→ Pedido
Devolve sem qualquer alteração o trecho do texto sobre a Liga Portuguesa que começa nas palavras "Assim sendo, a" e termina depois de "validar a tese.".

→ Excerto da fonte
«É tão bom ser pequenino. Ter mãe, ter pai, ter avós. Ter esperança no destino; e ter quem goste de nós.»

Ao contrário deste fado, a sina dos pequenos na Liga Portuguesa é bem menos ditosa.

Para começar, dado o fracasso da centralização de direitos televisivos, os clubes de menor dimensão disputam a mesma competição com cinco ou dez por cento do orçamento de um grande.

Bastaria este dado para nos fazer indagar: que oportunidade tem esta Liga de ter um mínimo de equilíbrio?

Continuando, de cada vez que recebem um candidato ao título, os pequenos sentem-se forasteiros na sua própria casa. A ponto de, em vésperas de jogo, terem de publicitar advertências deste género, tão recorrentes como reveladoras: «Não são admitidos cachecóis e bandeiras do clube adversário na bancada de sócios.»

O fosso é gigante. Historicamente sempre foi assim, ou não tivesse havido apenas dois campeões que escaparam à hegemonia dos três grandes em 85 edições do campeonato.

Conjunturalmente, goleadas de 10-0 ou 8-1 ou o facto de o líder Benfica ter o dobro dos pontos de Santa Clara e Rio Ave (7.º e 8.º classificados), só ajudam a confirmar que a distância entre candidatos e o restante pelotão tende a acentuar-se.

De tal forma que, nesta edição da Liga, já houve o caso de treinadores que assumiram poupar jogadores para os jogos com os candidatos, dando-os como praticamente perdidos logo à partida.

Assim sendo, a Liga tornou-se pouco competitiva e, por isso, nada apelativa, sobretudo para os mercados externos. Mais do que duelos com alguma dose de incerteza, o «espetáculo» semanal resume-se a uma longa procissão pelas capelinhas com os candidatos a recolherem os três pontos no final.  

Volta e meia há um tropeço, sim. Exceções que nos estremecem da monotonia, mas que servem apenas para validar a tese.

Benditas exceções, ainda assim.

No entanto, quando uma equipa se transcende e joga olhos nos olhos com um candidato à conquista do título, pode muito bem acontecer o que sucedeu no Rio Ave-Benfica do passado domingo.

→ Linhas fornecidas
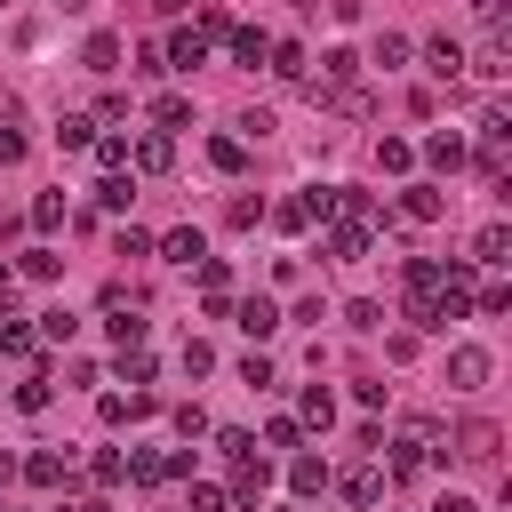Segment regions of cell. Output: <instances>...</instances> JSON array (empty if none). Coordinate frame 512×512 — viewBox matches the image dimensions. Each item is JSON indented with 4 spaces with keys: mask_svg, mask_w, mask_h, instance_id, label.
<instances>
[{
    "mask_svg": "<svg viewBox=\"0 0 512 512\" xmlns=\"http://www.w3.org/2000/svg\"><path fill=\"white\" fill-rule=\"evenodd\" d=\"M160 64H168V72H200V64H208V32H200V24H184V32H168V48H160Z\"/></svg>",
    "mask_w": 512,
    "mask_h": 512,
    "instance_id": "1",
    "label": "cell"
},
{
    "mask_svg": "<svg viewBox=\"0 0 512 512\" xmlns=\"http://www.w3.org/2000/svg\"><path fill=\"white\" fill-rule=\"evenodd\" d=\"M488 368H496V360H488L480 344H456V352H448V384H456V392H480Z\"/></svg>",
    "mask_w": 512,
    "mask_h": 512,
    "instance_id": "2",
    "label": "cell"
},
{
    "mask_svg": "<svg viewBox=\"0 0 512 512\" xmlns=\"http://www.w3.org/2000/svg\"><path fill=\"white\" fill-rule=\"evenodd\" d=\"M400 216H408V224H440V216H448V192H440V184H408V192H400Z\"/></svg>",
    "mask_w": 512,
    "mask_h": 512,
    "instance_id": "3",
    "label": "cell"
},
{
    "mask_svg": "<svg viewBox=\"0 0 512 512\" xmlns=\"http://www.w3.org/2000/svg\"><path fill=\"white\" fill-rule=\"evenodd\" d=\"M128 160H136L144 176H168V168H176V144H168V136L152 128V136H136V144H128Z\"/></svg>",
    "mask_w": 512,
    "mask_h": 512,
    "instance_id": "4",
    "label": "cell"
},
{
    "mask_svg": "<svg viewBox=\"0 0 512 512\" xmlns=\"http://www.w3.org/2000/svg\"><path fill=\"white\" fill-rule=\"evenodd\" d=\"M224 40H232V64H248V72H256V64L272 56V32H256V24H232Z\"/></svg>",
    "mask_w": 512,
    "mask_h": 512,
    "instance_id": "5",
    "label": "cell"
},
{
    "mask_svg": "<svg viewBox=\"0 0 512 512\" xmlns=\"http://www.w3.org/2000/svg\"><path fill=\"white\" fill-rule=\"evenodd\" d=\"M352 72H360V56H352V48H328V56H320V80H312V96H320V88H328V96H336V88H352Z\"/></svg>",
    "mask_w": 512,
    "mask_h": 512,
    "instance_id": "6",
    "label": "cell"
},
{
    "mask_svg": "<svg viewBox=\"0 0 512 512\" xmlns=\"http://www.w3.org/2000/svg\"><path fill=\"white\" fill-rule=\"evenodd\" d=\"M160 256H168V264H192V272H200V264H208V240H200L192 224H176V232L160 240Z\"/></svg>",
    "mask_w": 512,
    "mask_h": 512,
    "instance_id": "7",
    "label": "cell"
},
{
    "mask_svg": "<svg viewBox=\"0 0 512 512\" xmlns=\"http://www.w3.org/2000/svg\"><path fill=\"white\" fill-rule=\"evenodd\" d=\"M424 64H432V80H456V72H464V40H448V32L424 40Z\"/></svg>",
    "mask_w": 512,
    "mask_h": 512,
    "instance_id": "8",
    "label": "cell"
},
{
    "mask_svg": "<svg viewBox=\"0 0 512 512\" xmlns=\"http://www.w3.org/2000/svg\"><path fill=\"white\" fill-rule=\"evenodd\" d=\"M472 72H480V80H504V72H512V40H504V32H488V40H480V56H472Z\"/></svg>",
    "mask_w": 512,
    "mask_h": 512,
    "instance_id": "9",
    "label": "cell"
},
{
    "mask_svg": "<svg viewBox=\"0 0 512 512\" xmlns=\"http://www.w3.org/2000/svg\"><path fill=\"white\" fill-rule=\"evenodd\" d=\"M232 320H240V328H248V336H256V344H264V336H272V328H280V304H272V296H248V304H240V312H232Z\"/></svg>",
    "mask_w": 512,
    "mask_h": 512,
    "instance_id": "10",
    "label": "cell"
},
{
    "mask_svg": "<svg viewBox=\"0 0 512 512\" xmlns=\"http://www.w3.org/2000/svg\"><path fill=\"white\" fill-rule=\"evenodd\" d=\"M264 64H272L280 80H312V56H304L296 40H272V56H264Z\"/></svg>",
    "mask_w": 512,
    "mask_h": 512,
    "instance_id": "11",
    "label": "cell"
},
{
    "mask_svg": "<svg viewBox=\"0 0 512 512\" xmlns=\"http://www.w3.org/2000/svg\"><path fill=\"white\" fill-rule=\"evenodd\" d=\"M424 160H432L440 176H456V168H464V136H448V128H440V136H424Z\"/></svg>",
    "mask_w": 512,
    "mask_h": 512,
    "instance_id": "12",
    "label": "cell"
},
{
    "mask_svg": "<svg viewBox=\"0 0 512 512\" xmlns=\"http://www.w3.org/2000/svg\"><path fill=\"white\" fill-rule=\"evenodd\" d=\"M288 488H296V496H320V488H328V464H320V456H288Z\"/></svg>",
    "mask_w": 512,
    "mask_h": 512,
    "instance_id": "13",
    "label": "cell"
},
{
    "mask_svg": "<svg viewBox=\"0 0 512 512\" xmlns=\"http://www.w3.org/2000/svg\"><path fill=\"white\" fill-rule=\"evenodd\" d=\"M264 488H272V464H264V456H240V480H232V496H240V504H256Z\"/></svg>",
    "mask_w": 512,
    "mask_h": 512,
    "instance_id": "14",
    "label": "cell"
},
{
    "mask_svg": "<svg viewBox=\"0 0 512 512\" xmlns=\"http://www.w3.org/2000/svg\"><path fill=\"white\" fill-rule=\"evenodd\" d=\"M328 256L360 264V256H368V224H336V232H328Z\"/></svg>",
    "mask_w": 512,
    "mask_h": 512,
    "instance_id": "15",
    "label": "cell"
},
{
    "mask_svg": "<svg viewBox=\"0 0 512 512\" xmlns=\"http://www.w3.org/2000/svg\"><path fill=\"white\" fill-rule=\"evenodd\" d=\"M504 248H512V232H504V224H480V240H472L464 264H504Z\"/></svg>",
    "mask_w": 512,
    "mask_h": 512,
    "instance_id": "16",
    "label": "cell"
},
{
    "mask_svg": "<svg viewBox=\"0 0 512 512\" xmlns=\"http://www.w3.org/2000/svg\"><path fill=\"white\" fill-rule=\"evenodd\" d=\"M16 272H24V280H56V272H64V256H56V248H24V256H16Z\"/></svg>",
    "mask_w": 512,
    "mask_h": 512,
    "instance_id": "17",
    "label": "cell"
},
{
    "mask_svg": "<svg viewBox=\"0 0 512 512\" xmlns=\"http://www.w3.org/2000/svg\"><path fill=\"white\" fill-rule=\"evenodd\" d=\"M24 480H32V488H64V456H56V448H40V456L24 464Z\"/></svg>",
    "mask_w": 512,
    "mask_h": 512,
    "instance_id": "18",
    "label": "cell"
},
{
    "mask_svg": "<svg viewBox=\"0 0 512 512\" xmlns=\"http://www.w3.org/2000/svg\"><path fill=\"white\" fill-rule=\"evenodd\" d=\"M344 496H352V504H376V496H384V472H376V464L344 472Z\"/></svg>",
    "mask_w": 512,
    "mask_h": 512,
    "instance_id": "19",
    "label": "cell"
},
{
    "mask_svg": "<svg viewBox=\"0 0 512 512\" xmlns=\"http://www.w3.org/2000/svg\"><path fill=\"white\" fill-rule=\"evenodd\" d=\"M0 352H8V360H40V344H32L24 320H0Z\"/></svg>",
    "mask_w": 512,
    "mask_h": 512,
    "instance_id": "20",
    "label": "cell"
},
{
    "mask_svg": "<svg viewBox=\"0 0 512 512\" xmlns=\"http://www.w3.org/2000/svg\"><path fill=\"white\" fill-rule=\"evenodd\" d=\"M152 120H160V136H168V128H192V96H160Z\"/></svg>",
    "mask_w": 512,
    "mask_h": 512,
    "instance_id": "21",
    "label": "cell"
},
{
    "mask_svg": "<svg viewBox=\"0 0 512 512\" xmlns=\"http://www.w3.org/2000/svg\"><path fill=\"white\" fill-rule=\"evenodd\" d=\"M56 144H64V152H88V144H96V120H80V112L56 120Z\"/></svg>",
    "mask_w": 512,
    "mask_h": 512,
    "instance_id": "22",
    "label": "cell"
},
{
    "mask_svg": "<svg viewBox=\"0 0 512 512\" xmlns=\"http://www.w3.org/2000/svg\"><path fill=\"white\" fill-rule=\"evenodd\" d=\"M240 160H248V144H240V136H216V144H208V168H224V176H240Z\"/></svg>",
    "mask_w": 512,
    "mask_h": 512,
    "instance_id": "23",
    "label": "cell"
},
{
    "mask_svg": "<svg viewBox=\"0 0 512 512\" xmlns=\"http://www.w3.org/2000/svg\"><path fill=\"white\" fill-rule=\"evenodd\" d=\"M128 480H144V488L168 480V456H160V448H136V456H128Z\"/></svg>",
    "mask_w": 512,
    "mask_h": 512,
    "instance_id": "24",
    "label": "cell"
},
{
    "mask_svg": "<svg viewBox=\"0 0 512 512\" xmlns=\"http://www.w3.org/2000/svg\"><path fill=\"white\" fill-rule=\"evenodd\" d=\"M120 64V40L112 32H88V72H112Z\"/></svg>",
    "mask_w": 512,
    "mask_h": 512,
    "instance_id": "25",
    "label": "cell"
},
{
    "mask_svg": "<svg viewBox=\"0 0 512 512\" xmlns=\"http://www.w3.org/2000/svg\"><path fill=\"white\" fill-rule=\"evenodd\" d=\"M128 200H136V184H128V176H104V184H96V208H112V216H120Z\"/></svg>",
    "mask_w": 512,
    "mask_h": 512,
    "instance_id": "26",
    "label": "cell"
},
{
    "mask_svg": "<svg viewBox=\"0 0 512 512\" xmlns=\"http://www.w3.org/2000/svg\"><path fill=\"white\" fill-rule=\"evenodd\" d=\"M224 224H232V232H248V224H264V200H256V192H240V200L224 208Z\"/></svg>",
    "mask_w": 512,
    "mask_h": 512,
    "instance_id": "27",
    "label": "cell"
},
{
    "mask_svg": "<svg viewBox=\"0 0 512 512\" xmlns=\"http://www.w3.org/2000/svg\"><path fill=\"white\" fill-rule=\"evenodd\" d=\"M16 408H24V416H40V408H48V376H40V368L16 384Z\"/></svg>",
    "mask_w": 512,
    "mask_h": 512,
    "instance_id": "28",
    "label": "cell"
},
{
    "mask_svg": "<svg viewBox=\"0 0 512 512\" xmlns=\"http://www.w3.org/2000/svg\"><path fill=\"white\" fill-rule=\"evenodd\" d=\"M88 472H96L104 488H120V480H128V456H120V448H96V464H88Z\"/></svg>",
    "mask_w": 512,
    "mask_h": 512,
    "instance_id": "29",
    "label": "cell"
},
{
    "mask_svg": "<svg viewBox=\"0 0 512 512\" xmlns=\"http://www.w3.org/2000/svg\"><path fill=\"white\" fill-rule=\"evenodd\" d=\"M264 216H272L280 232H304V224H312V208H304V200H280V208H264Z\"/></svg>",
    "mask_w": 512,
    "mask_h": 512,
    "instance_id": "30",
    "label": "cell"
},
{
    "mask_svg": "<svg viewBox=\"0 0 512 512\" xmlns=\"http://www.w3.org/2000/svg\"><path fill=\"white\" fill-rule=\"evenodd\" d=\"M304 424H320V432H328V424H336V400H328V392H320V384H312V392H304Z\"/></svg>",
    "mask_w": 512,
    "mask_h": 512,
    "instance_id": "31",
    "label": "cell"
},
{
    "mask_svg": "<svg viewBox=\"0 0 512 512\" xmlns=\"http://www.w3.org/2000/svg\"><path fill=\"white\" fill-rule=\"evenodd\" d=\"M456 440H464V456H496V424H464Z\"/></svg>",
    "mask_w": 512,
    "mask_h": 512,
    "instance_id": "32",
    "label": "cell"
},
{
    "mask_svg": "<svg viewBox=\"0 0 512 512\" xmlns=\"http://www.w3.org/2000/svg\"><path fill=\"white\" fill-rule=\"evenodd\" d=\"M88 152H96V160H104V168H128V136H96V144H88Z\"/></svg>",
    "mask_w": 512,
    "mask_h": 512,
    "instance_id": "33",
    "label": "cell"
},
{
    "mask_svg": "<svg viewBox=\"0 0 512 512\" xmlns=\"http://www.w3.org/2000/svg\"><path fill=\"white\" fill-rule=\"evenodd\" d=\"M408 160H416V152H408V144H400V136H384V144H376V168H392V176H400V168H408Z\"/></svg>",
    "mask_w": 512,
    "mask_h": 512,
    "instance_id": "34",
    "label": "cell"
},
{
    "mask_svg": "<svg viewBox=\"0 0 512 512\" xmlns=\"http://www.w3.org/2000/svg\"><path fill=\"white\" fill-rule=\"evenodd\" d=\"M32 224H40V232H56V224H64V200H56V192H40V200H32Z\"/></svg>",
    "mask_w": 512,
    "mask_h": 512,
    "instance_id": "35",
    "label": "cell"
},
{
    "mask_svg": "<svg viewBox=\"0 0 512 512\" xmlns=\"http://www.w3.org/2000/svg\"><path fill=\"white\" fill-rule=\"evenodd\" d=\"M376 64H384V72H392V64H408V40H400V32H384V40H376Z\"/></svg>",
    "mask_w": 512,
    "mask_h": 512,
    "instance_id": "36",
    "label": "cell"
},
{
    "mask_svg": "<svg viewBox=\"0 0 512 512\" xmlns=\"http://www.w3.org/2000/svg\"><path fill=\"white\" fill-rule=\"evenodd\" d=\"M208 368H216V352H208V344L192 336V344H184V376H208Z\"/></svg>",
    "mask_w": 512,
    "mask_h": 512,
    "instance_id": "37",
    "label": "cell"
},
{
    "mask_svg": "<svg viewBox=\"0 0 512 512\" xmlns=\"http://www.w3.org/2000/svg\"><path fill=\"white\" fill-rule=\"evenodd\" d=\"M120 376H128V384H152V360H144V344H136V352H120Z\"/></svg>",
    "mask_w": 512,
    "mask_h": 512,
    "instance_id": "38",
    "label": "cell"
},
{
    "mask_svg": "<svg viewBox=\"0 0 512 512\" xmlns=\"http://www.w3.org/2000/svg\"><path fill=\"white\" fill-rule=\"evenodd\" d=\"M240 376H248V392H264V384H272V360H264V352H248V360H240Z\"/></svg>",
    "mask_w": 512,
    "mask_h": 512,
    "instance_id": "39",
    "label": "cell"
},
{
    "mask_svg": "<svg viewBox=\"0 0 512 512\" xmlns=\"http://www.w3.org/2000/svg\"><path fill=\"white\" fill-rule=\"evenodd\" d=\"M296 432H304L296 416H272V424H264V440H272V448H296Z\"/></svg>",
    "mask_w": 512,
    "mask_h": 512,
    "instance_id": "40",
    "label": "cell"
},
{
    "mask_svg": "<svg viewBox=\"0 0 512 512\" xmlns=\"http://www.w3.org/2000/svg\"><path fill=\"white\" fill-rule=\"evenodd\" d=\"M16 160H24V136H16V128H0V168H16Z\"/></svg>",
    "mask_w": 512,
    "mask_h": 512,
    "instance_id": "41",
    "label": "cell"
},
{
    "mask_svg": "<svg viewBox=\"0 0 512 512\" xmlns=\"http://www.w3.org/2000/svg\"><path fill=\"white\" fill-rule=\"evenodd\" d=\"M224 504H232L224 488H192V512H224Z\"/></svg>",
    "mask_w": 512,
    "mask_h": 512,
    "instance_id": "42",
    "label": "cell"
},
{
    "mask_svg": "<svg viewBox=\"0 0 512 512\" xmlns=\"http://www.w3.org/2000/svg\"><path fill=\"white\" fill-rule=\"evenodd\" d=\"M432 512H480V504H472V496H440Z\"/></svg>",
    "mask_w": 512,
    "mask_h": 512,
    "instance_id": "43",
    "label": "cell"
},
{
    "mask_svg": "<svg viewBox=\"0 0 512 512\" xmlns=\"http://www.w3.org/2000/svg\"><path fill=\"white\" fill-rule=\"evenodd\" d=\"M152 8H160V16H176V8H184V0H152Z\"/></svg>",
    "mask_w": 512,
    "mask_h": 512,
    "instance_id": "44",
    "label": "cell"
},
{
    "mask_svg": "<svg viewBox=\"0 0 512 512\" xmlns=\"http://www.w3.org/2000/svg\"><path fill=\"white\" fill-rule=\"evenodd\" d=\"M8 472H16V464H8V456H0V480H8Z\"/></svg>",
    "mask_w": 512,
    "mask_h": 512,
    "instance_id": "45",
    "label": "cell"
},
{
    "mask_svg": "<svg viewBox=\"0 0 512 512\" xmlns=\"http://www.w3.org/2000/svg\"><path fill=\"white\" fill-rule=\"evenodd\" d=\"M0 8H8V0H0Z\"/></svg>",
    "mask_w": 512,
    "mask_h": 512,
    "instance_id": "46",
    "label": "cell"
}]
</instances>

→ Resultado
Assim sendo, a Liga tornou-se pouco competitiva e, por isso, nada apelativa, sobretudo para os mercados externos. Mais do que duelos com alguma dose de incerteza, o «espetáculo» semanal resume-se a uma longa procissão pelas capelinhas com os candidatos a recolherem os três pontos no final.  

Volta e meia há um tropeço, sim. Exceções que nos estremecem da monotonia, mas que servem apenas para validar a tese.